On the heels of its recently released multilingual machine translation (MT) model, SeamlessM4T, Meta is adding three models — SeamlessStreaming, SeamlessExpressive, and simply Seamless — to its MT toolkit. Built on version 2 of SeamlessM4T, the new open-source models boast state-of-the-art speech recognition and translation capabilities in up to 100 languages. Taken together, the four models comprise the Seamless Communication suite.
“Building upon our foundational multilingual model, SeamlessM4T, we’re making progress towards a future where real-time translation across languages is possible,” Meta Research Engineer Anna Sun says in a company video. According to Meta’s AI research team, the system enables fast, accurate, and expression-preserving speech translation, making it “a significant step towards removing language barriers.”

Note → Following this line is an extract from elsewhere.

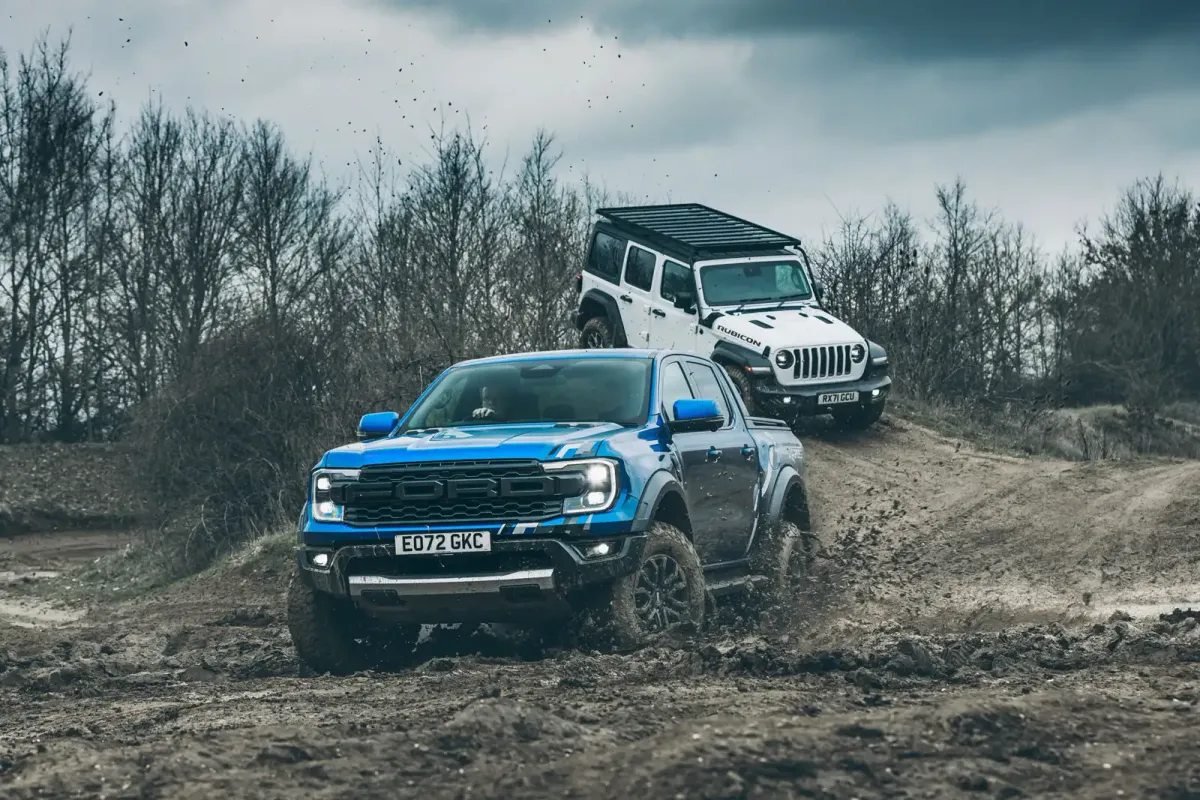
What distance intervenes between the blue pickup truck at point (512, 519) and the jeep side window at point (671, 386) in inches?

Each new AI model targets a different aspect of translation. SeamlessStreaming is all about speed, delivering translations “in just under two seconds of latency, which is comparable to the average latency of simultaneous human interpreters,” according to Sun. In a recent blog post, Meta researchers explain, “In contrast to conventional systems which translate when the speaker has finished their sentence, SeamlessStreaming translates while the speaker is still talking.”
Meanwhile, SeamlessExpressive looks to preserve the speaker’s vocal style and emotional tone so that the translated speech doesn’t sound robotic. “It’s not just the words we choose that convey what we want to say — it’s also how we speak them,” the blog post continues. “Tone of voice, pauses, and emphasis carry important signals that help us communicate emotions and intent.”
The all-in-one Seamless model combines capabilities from SeamlessStreaming and SeamlessExpressive. An innovative “watermarking” feature identifies the audio output as AI-generated, which “helps promote the responsible use of voice preservation technology [and] prevent potential abuses,” the researchers write in the blog.
Meta researchers conclude that the system brings us closer to a universal translator. In a publicly available research paper, they write, “Seamless gives us a pivotal look at the technical foundation needed to turn the Universal Speech Translator from a science fiction concept into a real-world technology.”